There are plenty of other Latin American and Caribbean integration agencies, including more focused entities such as multinational trade associations and development banks. There is even a Latin American anti-nuclear watchdog, the Agency for the Prohibition of Nuclear Weapons in Latin America and the Caribbean (Organismo para la Proscripción de las Armas Nucleares en la América Latina y el Caribe - OPANAL), created after the 1967 Treaty of Tlatelolco. It’s in this agency-prone region that CELAC comes in.
A Quick List of CELAC’s Issues
Reports of CELAC’s creation have been quick to highlight the variety of issues that this organization will face. For example, a recent article in the Washington Times brings up three immediate political challenges confronting the new agency: “First, will leaders such as [Venezuela’s] Mr. [Hugo] Chávez and Bolivia’s Evo Morales, who used the summit to lambaste U.S. military bases in Latin America, ‘hijack’ CELAC for anti-Americanism? Second, will the bloc, which voted to hold its third summit in 2013 in Cuba, act as a ‘legitimizer’ for the Castro regime and a bullhorn for the Argentine government in its territorial claims in the British Falkland Islands? Third, will CELAC seek to ‘dilute external pressures for democracy’ and act as a cover for government infringement on individual liberties?”
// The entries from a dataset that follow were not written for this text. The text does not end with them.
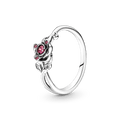 Anel Rosa – A Bela e a Fera
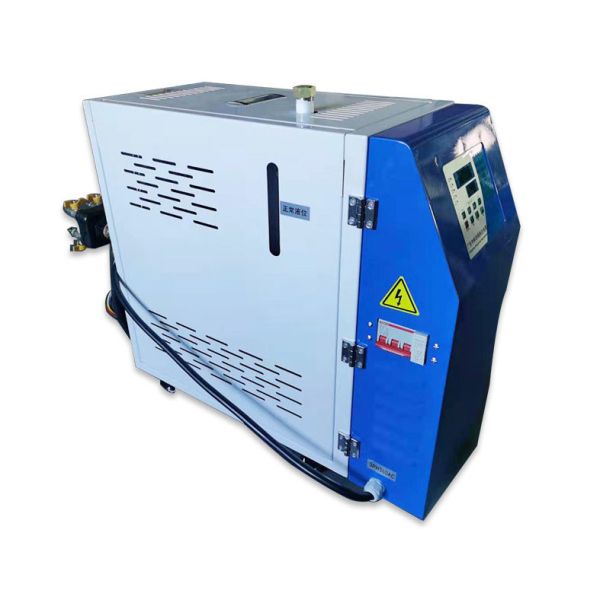 Oil Heating Mold Temperature Controller with PID Automatic Calculation 304 Stainless Steel and High Precision ±0.2℃ for Blow Molding and Injection Machines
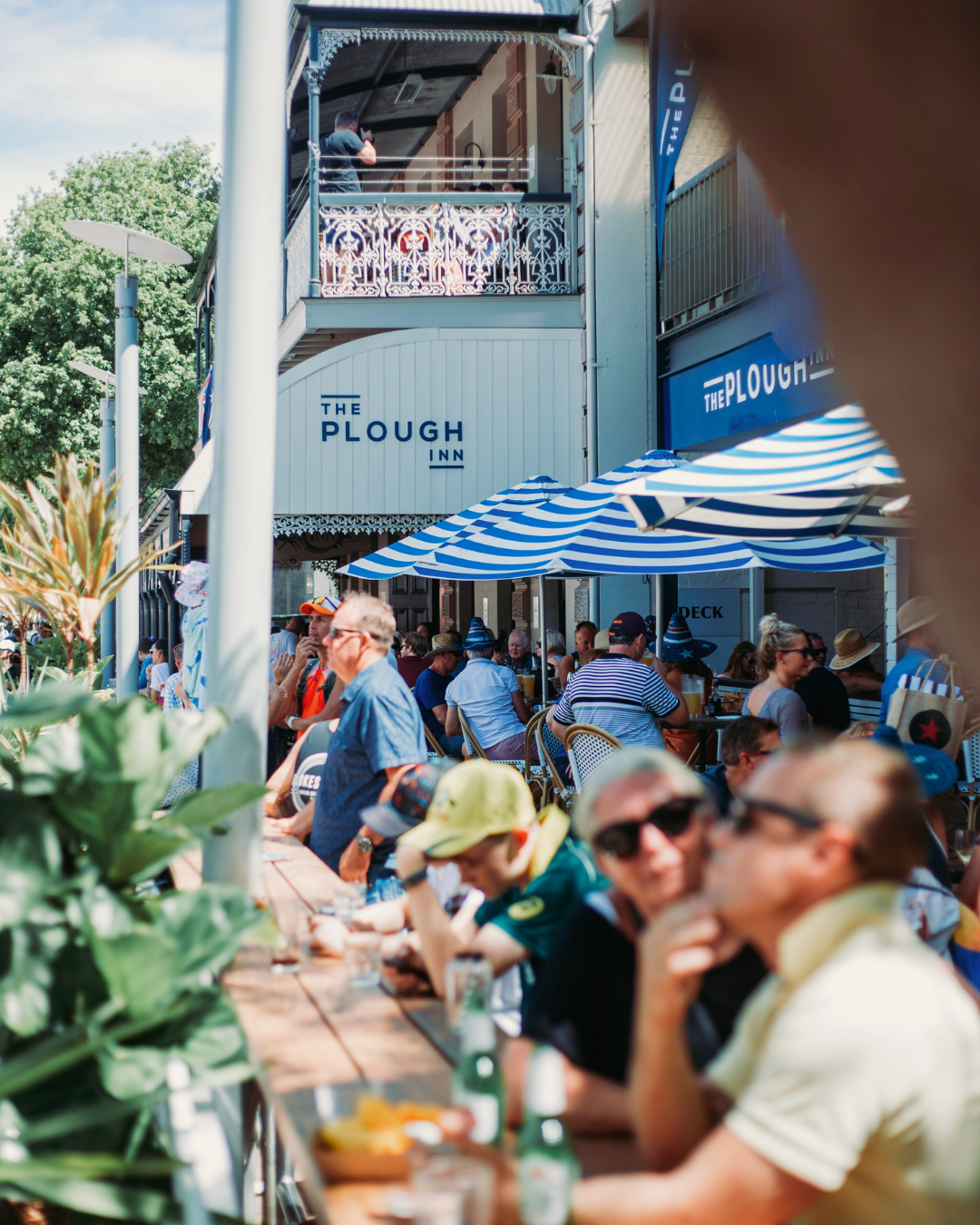 The Plough Inn, South Bank - The Ashes Test Cricket Live, Sports Bar Brisbane.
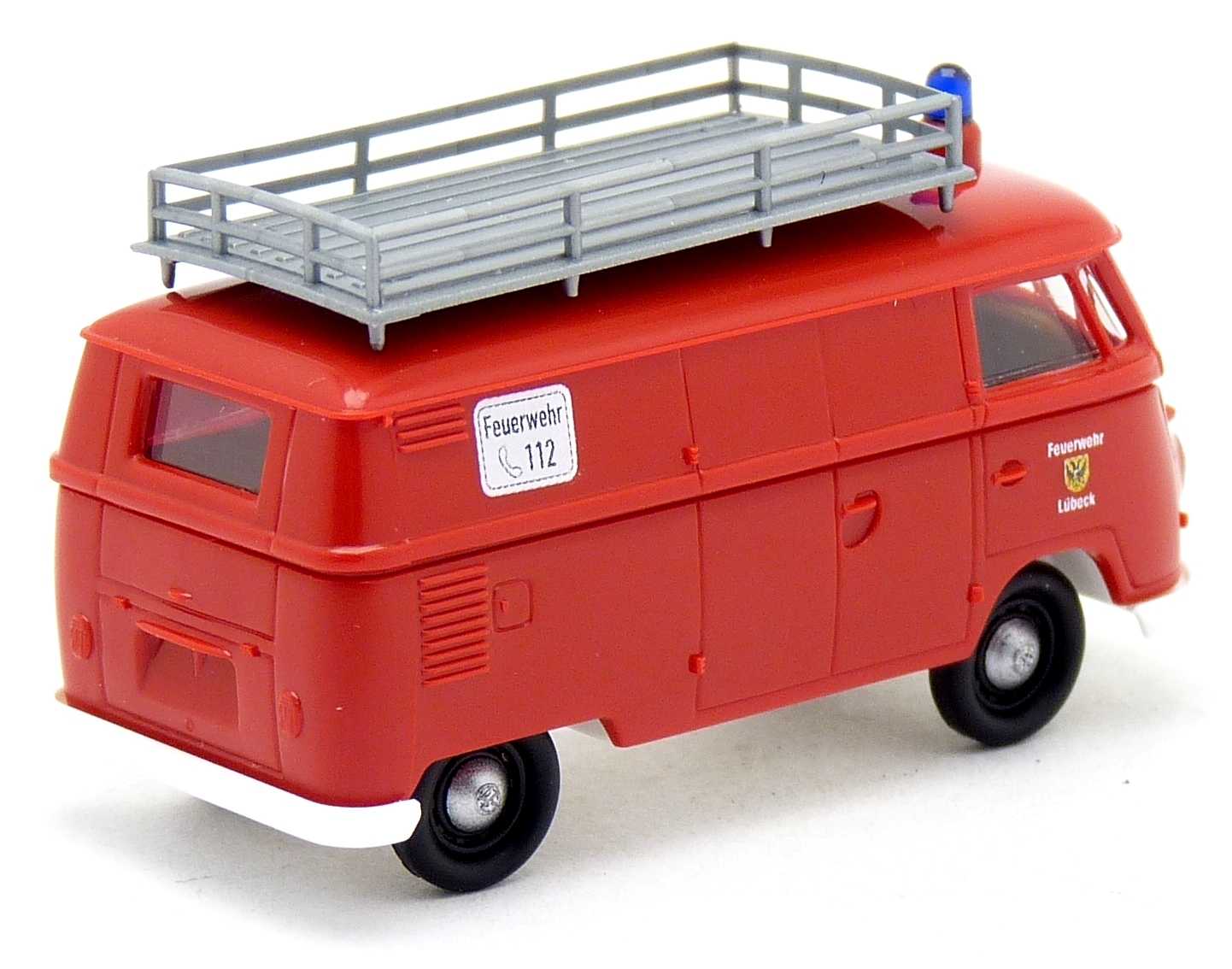 Brekina VW T1 TSF Feuerwehr Lübeck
Other issues regarding CELAC include finances. Currently Washington pays for most of the OAS’s annual budget, hence, as neither the U.S. nor Canada are members of this new agency, will we see regional powerhouses like Brazil, Venezuela and Mexico volunteering to pay more to get this new agency jumpstarted? And if this happens, could the organization be unfairly influenced by a troika of richer countries, as compared to the OAS, which currently is only influenced by one?
My Two Centavos
Personally, I think CELAC’s biggest challenge will be proving that it can promote regional integration, even if it means making some of the existing agencies irrelevant. To compare what’s going in Latin America right now to other regions, before the European Union existed as we know it, the European Community absorbed another agency, the Western European Union (WEU), slowly taking over its duties until the WEU formally ceased to exist on June 30, 2011. Could CELAC, like the EU, absorb the Andean Community, MERCOSUR and CARICOM, or would CELAC become some kind of umbrella organization for all these different regional blocs and specialized agencies like OPANAL?
There are plenty of scenarios, both idealistic and realistic, for CELAC’s future. With that said, Latin American governments are very cautious and protective of their sovereignty, and smaller blocs like MERCOSUR, CARICOM and the Andean Community have had limited and varying degrees of success regarding integration. I remain skeptical that CELAC will be able to reshuffle the way Latin American and Caribbean governments see international organizations and their own national sovereignty, anytime soon.